July 09, 2012
Antara (Indonesia)
Phnom Penh. Three documents on the Southeast Asia Nuclear Weapon-Free Zone (SEANWFZ), which were scheduled to be signed this week during an Asean summit in Cambodia, were postponed until November because four of the five recognized nuclear-weapon states (P5) have “reservations,” a Cambodian senior official said Monday.
Kao Kim Hourn, secretary of state at Cambodia’s foreign ministry, said three documents were supposed to be signed this week, including the Asean Statement on the Protocol to the Treaty of the SEANWFZ, the Memorandum of Understanding between Asean and China to the treaty on SEANWFZ and the protocol to the treaty on the SEANWFZ by the P5 on July 12. The P5 includes France, the United Kingdom, the United States, Russia and China.
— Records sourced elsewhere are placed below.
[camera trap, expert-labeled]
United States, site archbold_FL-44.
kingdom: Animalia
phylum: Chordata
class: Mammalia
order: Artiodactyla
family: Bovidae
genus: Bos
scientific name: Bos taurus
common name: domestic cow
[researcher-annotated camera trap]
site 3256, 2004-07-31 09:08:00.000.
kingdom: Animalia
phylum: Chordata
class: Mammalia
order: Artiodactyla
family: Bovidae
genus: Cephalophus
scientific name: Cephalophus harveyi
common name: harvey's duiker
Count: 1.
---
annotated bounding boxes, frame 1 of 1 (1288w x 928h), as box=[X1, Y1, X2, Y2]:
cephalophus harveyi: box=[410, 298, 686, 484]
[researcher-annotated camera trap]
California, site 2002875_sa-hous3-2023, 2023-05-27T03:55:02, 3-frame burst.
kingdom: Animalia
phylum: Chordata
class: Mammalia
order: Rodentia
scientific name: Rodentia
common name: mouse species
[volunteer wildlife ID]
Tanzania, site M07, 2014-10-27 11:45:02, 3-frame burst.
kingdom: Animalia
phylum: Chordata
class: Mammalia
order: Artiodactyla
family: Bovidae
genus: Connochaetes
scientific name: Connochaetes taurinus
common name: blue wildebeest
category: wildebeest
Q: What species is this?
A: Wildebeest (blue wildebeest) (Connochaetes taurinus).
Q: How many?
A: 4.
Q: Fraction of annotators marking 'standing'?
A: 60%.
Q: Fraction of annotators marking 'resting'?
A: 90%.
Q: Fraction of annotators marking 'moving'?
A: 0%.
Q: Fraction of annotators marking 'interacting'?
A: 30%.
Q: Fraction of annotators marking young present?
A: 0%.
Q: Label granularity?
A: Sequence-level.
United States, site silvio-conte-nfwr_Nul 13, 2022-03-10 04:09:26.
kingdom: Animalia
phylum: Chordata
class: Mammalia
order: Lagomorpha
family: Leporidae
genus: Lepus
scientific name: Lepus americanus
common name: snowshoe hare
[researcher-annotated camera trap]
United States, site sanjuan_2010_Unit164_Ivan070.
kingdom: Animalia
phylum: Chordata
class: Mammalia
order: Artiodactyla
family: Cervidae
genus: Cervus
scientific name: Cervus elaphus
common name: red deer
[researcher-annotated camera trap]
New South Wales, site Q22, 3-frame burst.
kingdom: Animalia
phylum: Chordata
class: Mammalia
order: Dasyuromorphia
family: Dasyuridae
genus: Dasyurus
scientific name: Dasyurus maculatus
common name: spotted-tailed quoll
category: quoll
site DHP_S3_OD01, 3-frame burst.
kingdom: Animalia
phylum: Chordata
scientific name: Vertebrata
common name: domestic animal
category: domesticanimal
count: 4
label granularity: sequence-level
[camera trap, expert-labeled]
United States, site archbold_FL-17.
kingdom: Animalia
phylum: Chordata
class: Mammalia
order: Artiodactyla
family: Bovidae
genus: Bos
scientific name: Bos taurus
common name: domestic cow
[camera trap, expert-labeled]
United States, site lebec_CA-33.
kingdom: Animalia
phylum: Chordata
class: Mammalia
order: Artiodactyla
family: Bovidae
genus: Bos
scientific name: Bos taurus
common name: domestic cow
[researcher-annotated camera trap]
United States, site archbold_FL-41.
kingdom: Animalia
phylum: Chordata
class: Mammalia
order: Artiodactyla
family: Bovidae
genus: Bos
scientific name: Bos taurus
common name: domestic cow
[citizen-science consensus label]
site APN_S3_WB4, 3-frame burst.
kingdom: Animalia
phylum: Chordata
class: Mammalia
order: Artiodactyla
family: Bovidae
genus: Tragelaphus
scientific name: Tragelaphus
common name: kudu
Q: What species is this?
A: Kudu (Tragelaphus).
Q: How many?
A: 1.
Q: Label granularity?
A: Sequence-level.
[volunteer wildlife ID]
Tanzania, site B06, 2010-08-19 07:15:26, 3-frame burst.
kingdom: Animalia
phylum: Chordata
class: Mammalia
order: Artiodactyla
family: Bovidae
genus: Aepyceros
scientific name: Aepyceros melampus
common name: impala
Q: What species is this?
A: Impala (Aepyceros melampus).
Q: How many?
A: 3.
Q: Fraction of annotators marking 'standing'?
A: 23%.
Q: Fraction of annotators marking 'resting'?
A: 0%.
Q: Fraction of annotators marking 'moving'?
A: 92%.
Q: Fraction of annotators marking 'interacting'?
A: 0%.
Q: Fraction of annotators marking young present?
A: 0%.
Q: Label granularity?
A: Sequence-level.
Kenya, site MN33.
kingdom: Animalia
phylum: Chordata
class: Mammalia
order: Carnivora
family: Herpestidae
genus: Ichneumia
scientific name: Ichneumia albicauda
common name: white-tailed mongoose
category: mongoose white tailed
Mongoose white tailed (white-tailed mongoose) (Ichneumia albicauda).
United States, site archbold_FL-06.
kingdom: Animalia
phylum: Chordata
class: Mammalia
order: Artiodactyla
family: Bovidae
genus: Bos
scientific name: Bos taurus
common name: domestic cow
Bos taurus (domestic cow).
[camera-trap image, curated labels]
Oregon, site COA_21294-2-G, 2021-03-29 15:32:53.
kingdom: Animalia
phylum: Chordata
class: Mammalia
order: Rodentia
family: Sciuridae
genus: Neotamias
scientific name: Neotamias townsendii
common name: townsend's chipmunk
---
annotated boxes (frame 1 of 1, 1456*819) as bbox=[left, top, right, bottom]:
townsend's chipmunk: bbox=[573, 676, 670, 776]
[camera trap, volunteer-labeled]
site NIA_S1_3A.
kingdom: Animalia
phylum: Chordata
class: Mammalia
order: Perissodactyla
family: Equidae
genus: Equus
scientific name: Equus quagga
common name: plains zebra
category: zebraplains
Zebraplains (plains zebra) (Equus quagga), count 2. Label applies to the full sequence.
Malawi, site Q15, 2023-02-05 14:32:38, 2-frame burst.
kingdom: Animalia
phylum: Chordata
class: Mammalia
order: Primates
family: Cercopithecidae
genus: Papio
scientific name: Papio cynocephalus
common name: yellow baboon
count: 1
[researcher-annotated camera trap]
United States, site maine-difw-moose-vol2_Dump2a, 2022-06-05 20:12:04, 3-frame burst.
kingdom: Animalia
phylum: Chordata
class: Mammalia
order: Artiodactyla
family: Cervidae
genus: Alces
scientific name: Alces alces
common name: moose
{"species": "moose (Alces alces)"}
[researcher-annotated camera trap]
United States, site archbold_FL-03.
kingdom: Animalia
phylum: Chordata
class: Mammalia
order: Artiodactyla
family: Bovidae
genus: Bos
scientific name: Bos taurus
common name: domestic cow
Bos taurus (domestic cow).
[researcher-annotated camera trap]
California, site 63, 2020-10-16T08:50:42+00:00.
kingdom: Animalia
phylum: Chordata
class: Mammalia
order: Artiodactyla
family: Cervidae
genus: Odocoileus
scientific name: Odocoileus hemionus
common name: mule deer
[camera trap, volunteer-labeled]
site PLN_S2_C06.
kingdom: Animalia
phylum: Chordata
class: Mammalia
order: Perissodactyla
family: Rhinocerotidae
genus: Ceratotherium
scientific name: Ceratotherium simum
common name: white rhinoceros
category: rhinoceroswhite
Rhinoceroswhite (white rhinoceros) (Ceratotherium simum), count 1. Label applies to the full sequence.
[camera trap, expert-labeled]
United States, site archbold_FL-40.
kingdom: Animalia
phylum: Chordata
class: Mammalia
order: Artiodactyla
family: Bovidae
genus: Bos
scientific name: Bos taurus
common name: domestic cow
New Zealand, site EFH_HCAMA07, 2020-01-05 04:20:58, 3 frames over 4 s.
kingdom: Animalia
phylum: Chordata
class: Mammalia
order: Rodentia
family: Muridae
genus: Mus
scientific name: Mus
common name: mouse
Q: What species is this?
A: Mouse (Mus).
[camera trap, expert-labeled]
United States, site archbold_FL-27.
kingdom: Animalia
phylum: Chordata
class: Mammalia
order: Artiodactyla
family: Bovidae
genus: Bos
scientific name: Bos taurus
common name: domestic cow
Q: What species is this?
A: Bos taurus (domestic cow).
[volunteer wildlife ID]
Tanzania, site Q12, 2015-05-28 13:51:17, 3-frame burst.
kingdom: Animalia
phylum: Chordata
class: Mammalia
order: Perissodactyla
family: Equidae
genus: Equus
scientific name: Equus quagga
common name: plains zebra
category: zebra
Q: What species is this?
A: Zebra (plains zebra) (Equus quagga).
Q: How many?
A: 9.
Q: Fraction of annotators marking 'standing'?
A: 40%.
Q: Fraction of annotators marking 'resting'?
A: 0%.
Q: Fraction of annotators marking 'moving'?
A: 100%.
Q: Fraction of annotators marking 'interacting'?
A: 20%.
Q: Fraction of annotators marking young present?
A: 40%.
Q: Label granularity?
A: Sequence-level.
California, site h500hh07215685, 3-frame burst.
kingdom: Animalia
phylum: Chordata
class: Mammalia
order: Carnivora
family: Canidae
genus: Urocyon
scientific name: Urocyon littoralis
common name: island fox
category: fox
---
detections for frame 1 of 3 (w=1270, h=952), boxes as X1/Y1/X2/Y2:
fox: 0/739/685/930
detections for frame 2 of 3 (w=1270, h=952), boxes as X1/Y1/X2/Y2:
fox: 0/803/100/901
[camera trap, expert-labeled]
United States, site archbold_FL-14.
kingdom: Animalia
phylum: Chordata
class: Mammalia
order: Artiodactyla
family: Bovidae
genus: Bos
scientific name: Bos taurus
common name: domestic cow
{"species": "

“The SEANWFZ Commission decided to postpone the signings until the member states in Asean countries are able to work closely with the members of the P5 to resolve the reservations by members of the P5,” Hourn said in a press briefing after the 45th Asean Foreign Ministers Meeting (AMM) on Monday.
France voiced its reservations on the rights of self-defense, the UK on new threat and development and Russia on the rights of foreign ships and aircraft to pass into the nuclear free zone, according to Hourn; the US said they planned to voice their reservations during the rectification process.
“We hope all signings will be done together together in November during the 21st Asean Summit,” he said.
Asean leaders signed the SEANWFZ Treaty in Bangkok, Thailand on Dec. 15, 1995 — it took effect two years later. The negotiations between Asean and the P5 on the protocol have been ongoing since May 2001.
Asean members include Brunei, Cambodia, Indonesia, Laos, Malaysia, Myanmar, the Philippines, Singapore, Thailand and Vietnam.